"I have known Fred Watts for 22 years, since 1998 when I first began working at Wilbraham & Monson Academy as the Director of Alumni Affairs. Fred had recently retired from the Academy, but he was no less active in the life of the school or influential in the community or with the alumni."
Letter to Alumni
From Head of School Brian P. Easler
Nov. 13, 2020
Dear WMA Alumni,
I have known Fred Watts for 22 years, since 1998 when I first began working at Wilbraham & Monson Academy as the Director of Alumni Affairs. Fred had recently retired from the Academy, but he was no less active in the life of the school or influential in the community or with the alumni. Mr.

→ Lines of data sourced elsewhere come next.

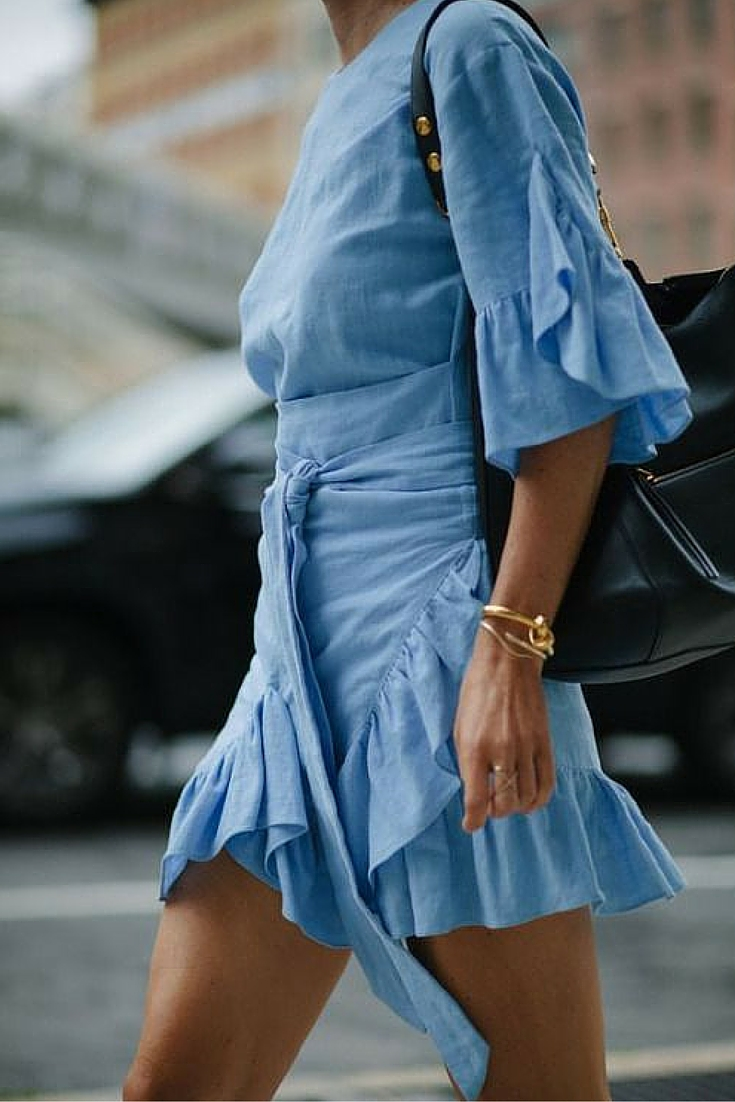 sneakers and pearls, street style, linen dress, trending now.jpg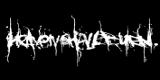 Cover - Heaven Shall Burn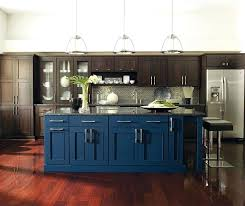 Blue Cabinets Kitchen Dark Wood With A Island Cream Colored Houzz
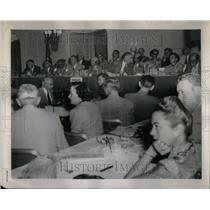 1952 Press Photo Civil rights conference Hilton Hotel - RRU99213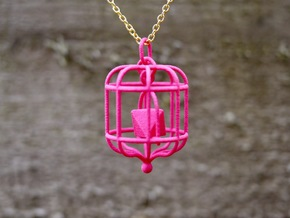 Platonic Birds - Octahedron in Pink Strong & Flexible Polished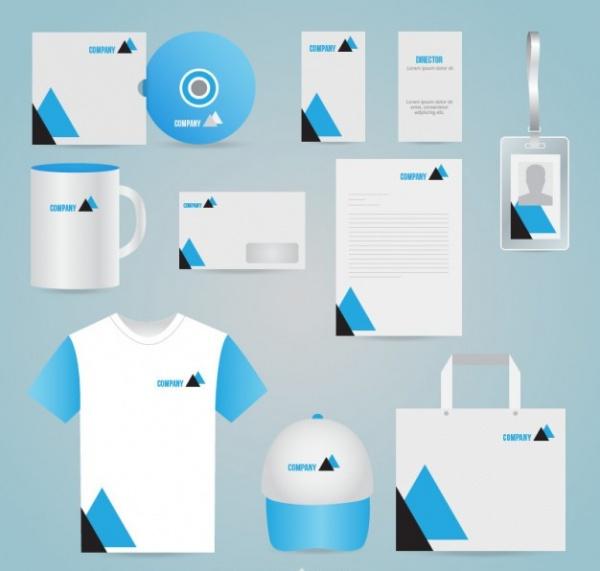 Branding Identity Corporate Vector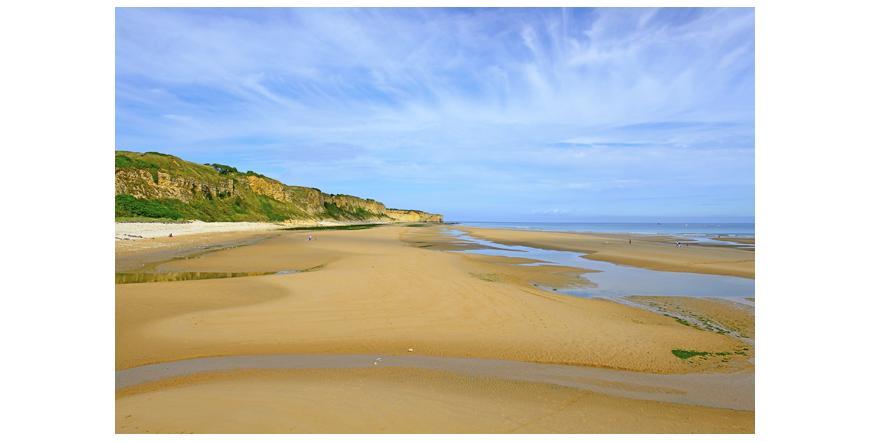 Плажовете на Нормандия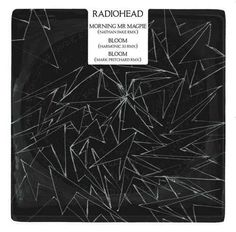 radiohead the king of limbs remix series #radiohead #square #b&w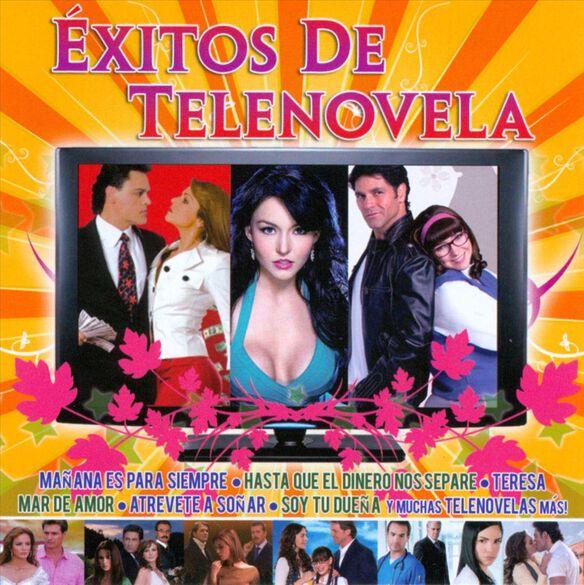 Exitos De Telenovela 212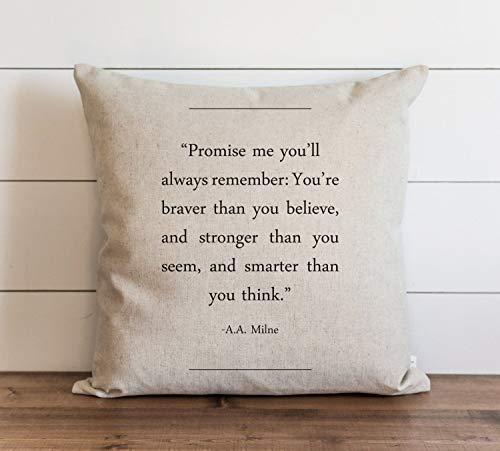 Book Collection A.A. Milne Pillow Cover Everyday Throw Pillow Gift Accent Pillow Cushion Cover Case Pillowcase with Hidden Zipper Closure For Sofa Home Decor 20 x 20 Inches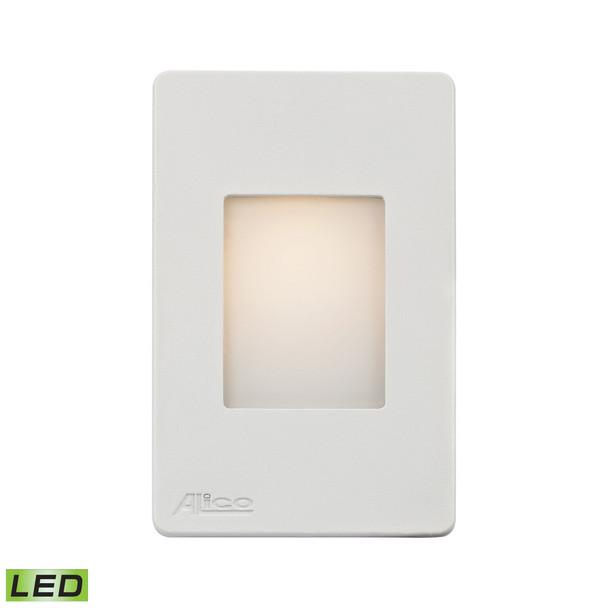 Thomas Lighting Beacon 1-Light Under Cabinet / Utility - WLE1105C30K-10-30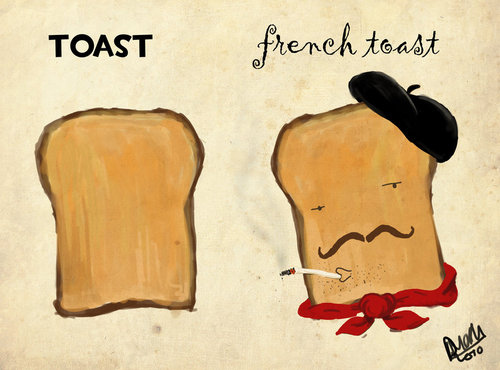 Art-cool-france-illustration-mustache-toast-favim.com-86998_large
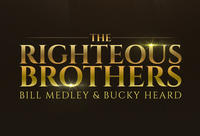 The Righteous Brothers at Harrahs Hotel and Casino
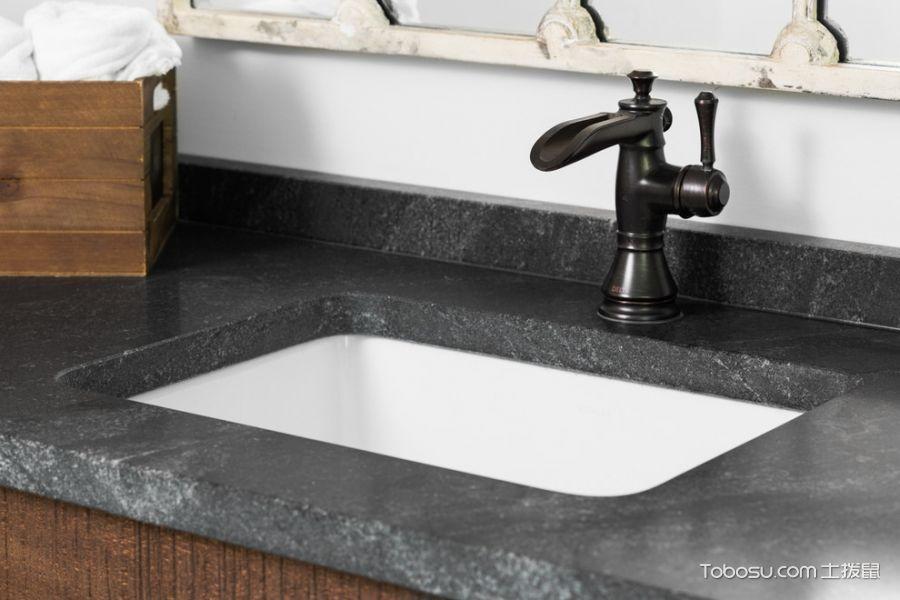浴室灰色细节混搭风格装饰设计图片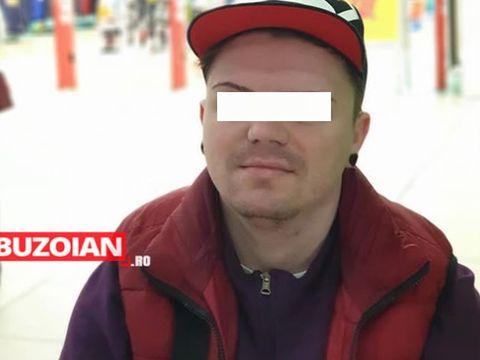 """Mărturia incredibilă a unui tânăr care a scăpat de masacrul din Săpoca: """"Dacă semnam, acum eram mort"""""""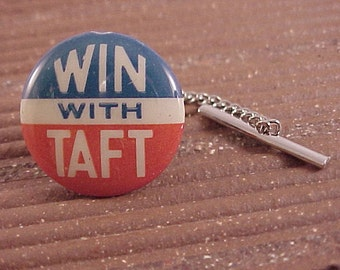 Tie Tack Taft Political Campaign Pin - Free Shipping to USA
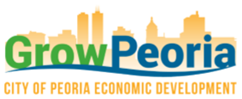 Grow Peoria – Peoria Illinois Economic Development Logo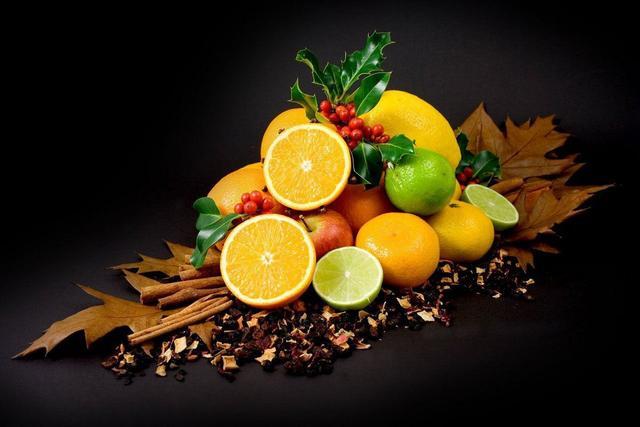 把水果当主食减肥当心营养不良颜值变低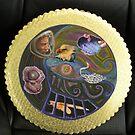 Mandala Mixed Media by Sandra Gray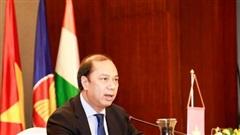 Hội nghị SOM ASEAN-Ấn Độ lần 22 theo hình thức trực tuyến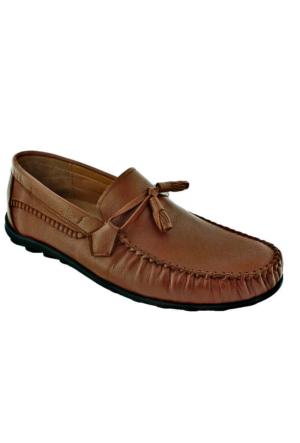 Fratelli 489 Deri Ortopedik Taban Erkek Ayakkabı Taba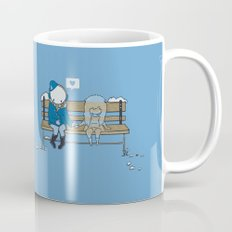 Wish You Were Here Mug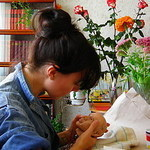 Наталья Трифонова (Гурская) - Ярмарка Мастеров - ручная работа, handmade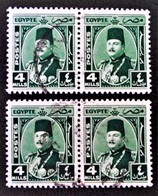 ROYAUME - EFFIGIE DU ROI FAROUK 1944/46 - 2 PAIRES OBLITEREES - YT 226 - MI 271 - Egypt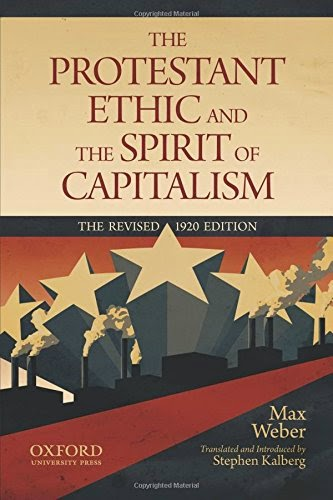 an analysis of max webers views on the relation between religion and capitalism Disciplines sociology max weber religion and capitalism was thus established as a 'religion' of its own capitalism guest articles | analysis.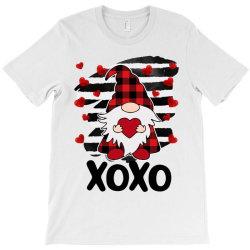 Gnome Heart Xoxo T-shirt Designed By Badaudesign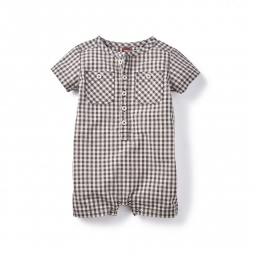Jahan Check Romper for Boys | Tea Collection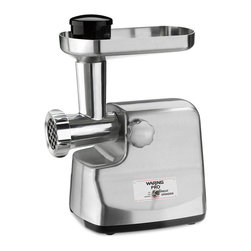 Waring Pro - Waring Pro Die-cast Brushed Stainless Steel Meat Grinder - Grind your ownbeef and other meats with this powerful stainless-steel meat grinder. This tool will help you make sausages and other treats without any unwanted ingredients or preservatives.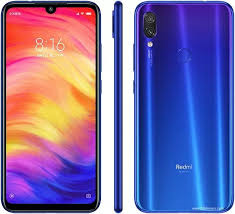 CELULAR XIAOMI REDMI 7 GLOBAL 3/64GB BLUE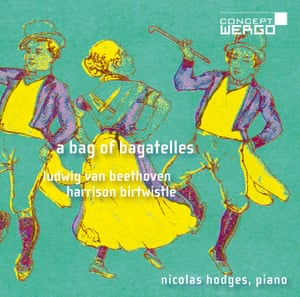 Nicolas Hodges: جلد آلبوم Bag of Bagatelles
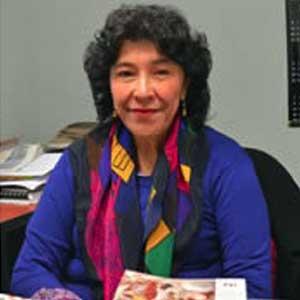 Logo Dra. Perla Olivia Rodríguez Reséndiz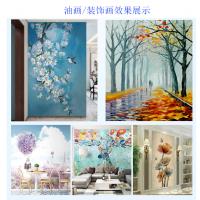 1.6米高精度油画装饰画喷绘打印机 厂家直销价格优惠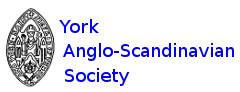 Link to York Anglo-Scandinavian Society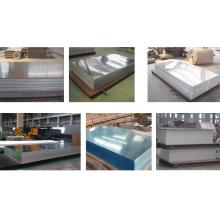 Demande électronique 5005 Feuille d'aluminium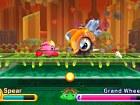Kirby Triple Deluxe - Imagen 3DS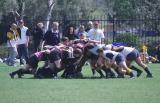 02c-04-StClara-Uni-Rugby
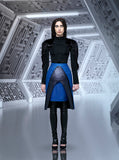 Sparkle Open Skirt black blue model view image photo picture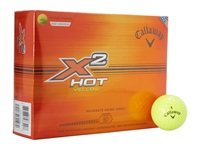 Callaway X2 Hot Yellow Athletic Sports Equipment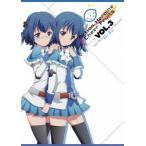 草川啓造 アクションヒロイン チアフルーツ VOL.3 [Blu-ray Disc+CD] Blu-ray Disc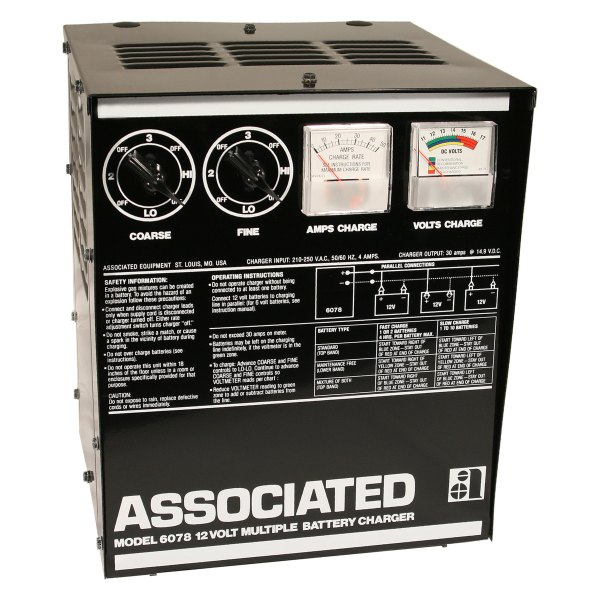 Associated Equipment U00ae 6078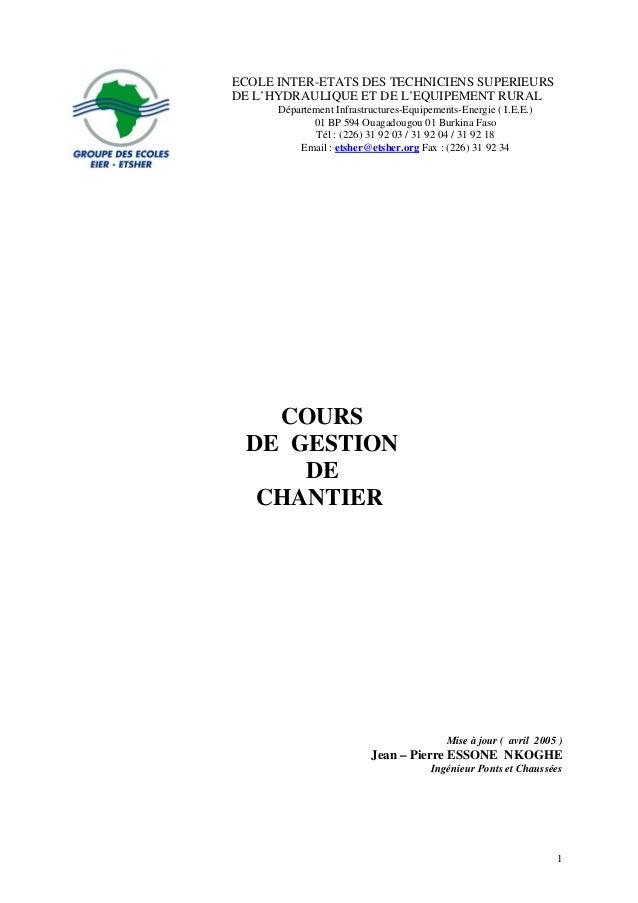 ECOLE INTER-ETATS DES TECHNICIENS SUPERIEURS DE L'HYDRAULIQUE ET DE L'EQUIPEMENT RURAL Département Infrastructures-Equipem...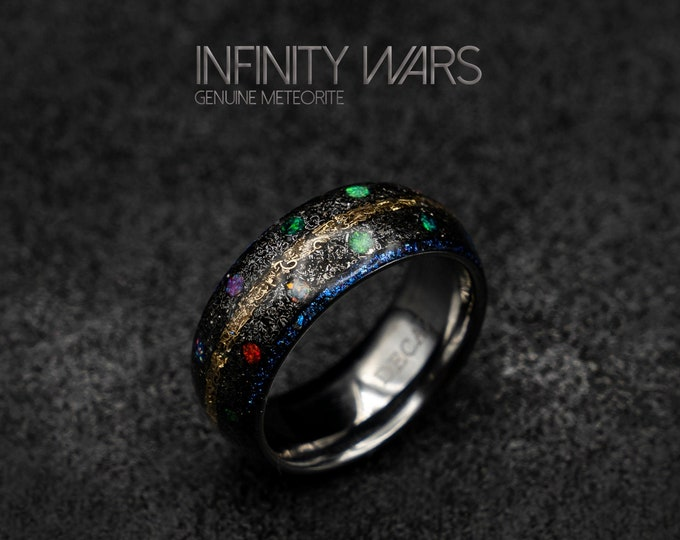 marvel infinity ring, Meteorite ring, Opal ring, tungsten, mens wedding band, Unique mens ring, 8mm ring, Decazi, mens ring, rings for men.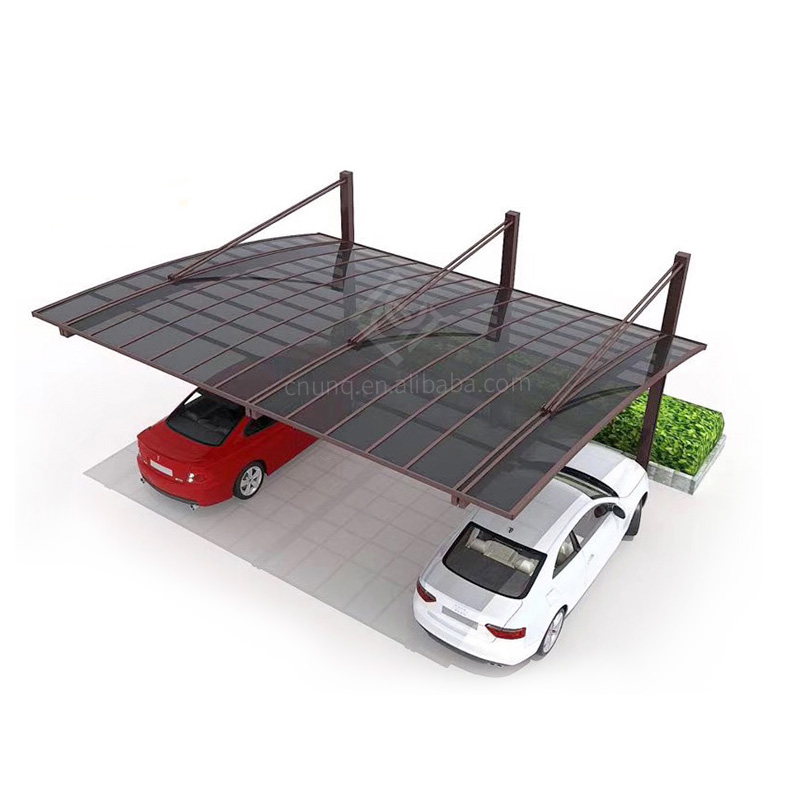 Kanopiler Carports, araba portları ve barınaklar
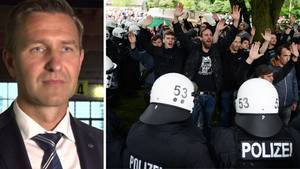 G20 Timo Zill dbate Polizei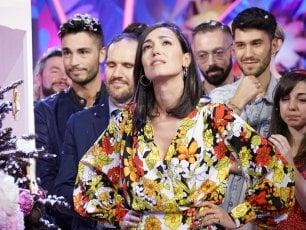 """Caterina Balivo lascia 'Detto fatto': """"Non perdiamoci di vista"""""""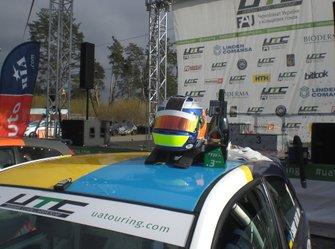 Приз Мaster Kart racing team за 3е командне місце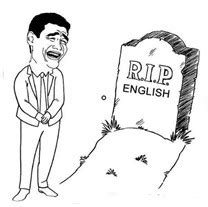 Rip English Meme - 30 best funny facebook photo comments collection free download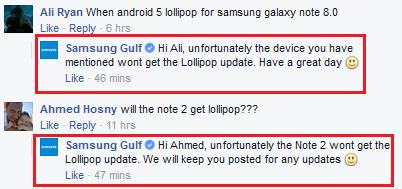Samsung Golfo no Lollipop Samsung Galaxy Note 8.0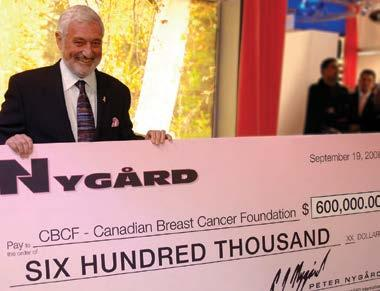 NYGÅRD For Life sponsorships include an annual endowment fund to CancerCare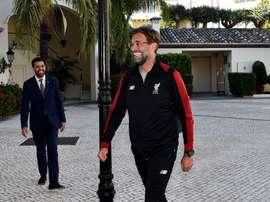 Liverpool retourne à Marbella pour préparer la finale. Liverpool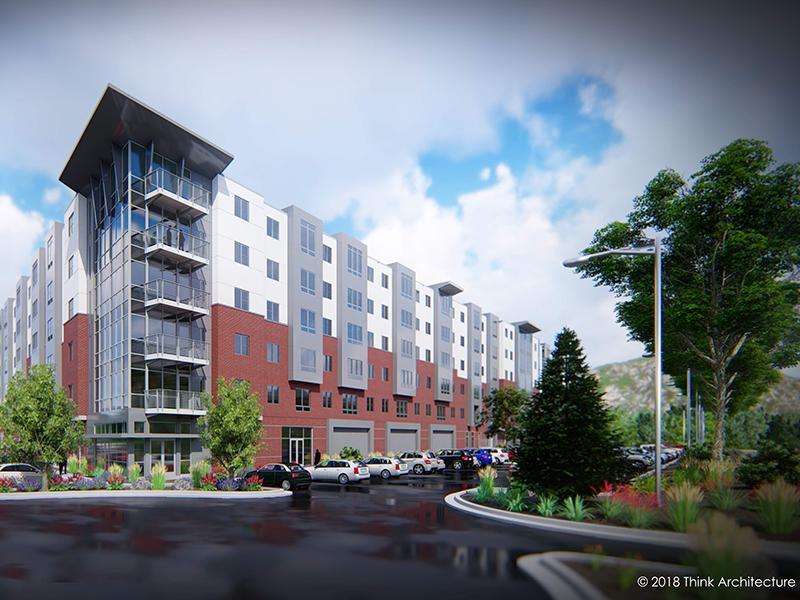 Exterior | Rendering | Canyon Vista Apartments in Draper, UT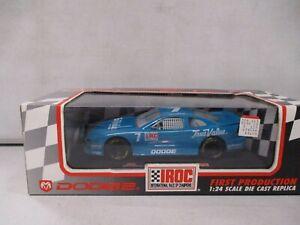 1994 Racing Champions True Value IROC 1/24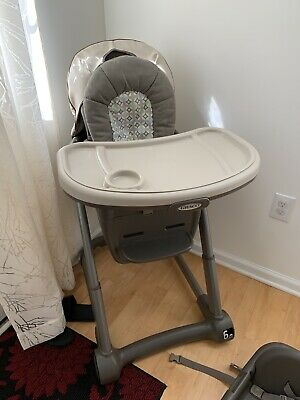 Graco Blossom High Chair Local Pick Up Only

Watts is literally an institutional icon at WMA; he was the center of every gathering (with a gravitational pull few could resist), and he certainly had a significant impact on me, the young and very green new Alumni Director.
I would spend hours with Fred in those days - sitting together in some campus space, or at the Student Prince or the Colony Club after retrieving him from the train station, perhaps with a cold refreshment or two - reminiscing about his exploits at the school and reveling in his vivid, well-told and usually hilarious stories. I learned about WMA from the inside out, from the man who knew it all. What better resource could a new alumni director have, and what better friend to accompany me on my own WMA journey.
Fred had a great deal of patience with me (he would say with a twinkle in his eye that I required a great deal of patience). Those of you who knew him well would expect that kind of patience, and you would also expect that he also had a good bit of fun at my expense when I deserved it. Although Fred was never my formal teacher as he was to thousands of WMA alumni, he was my teacher and mentor nonetheless because that is what Fred was at heart - a teacher and a mentor to anyone who benefitted from engaging with him. It is said that a teacher’s impact is measured in their positive influence on the lives of their students for the decades that follow. As such, Fred Watts leaves behind a remarkable legacy through not only those of us who learned from him but also many, many more who benefit secondhand through Fred’s positive impact on us. We would all be fortunate to leave such an imprint on the world.
I know Fred was disappointed in me at least twice, or so he quipped - once when I switched from the Alumni Office to the Deans Office, and then again when I became a (dreaded) headmaster. The best piece of educational advice I ever received came from Fred on one of those occasions, however, when I became the Dean of Students. Fred said - “If you MUST become the Dean, Brian, you will need to strike the right balance in your relationship with the students. Their feelings toward you should roughly equate to 40% respect, 40% love and 20% fear.” I have to admit ... I was skeptical. In my experience, though, 14 years as the Dean and now six as the Head, Mr. Watts’ advice was absolutely precise and timeless … and that formula served us both very well.
Through all of his humor and his wit and his ribbing ... and his storytelling ... it was obvious to all that Fred cared deeply for the Academy and all of its people; and that love was reciprocated in a way that should warm the hearts of all educators.
I will spend the rest of my time continuing to try to make Mr. Watts proud of me and his beloved school, and trying to live a life as purposeful and honorable as the one he lived.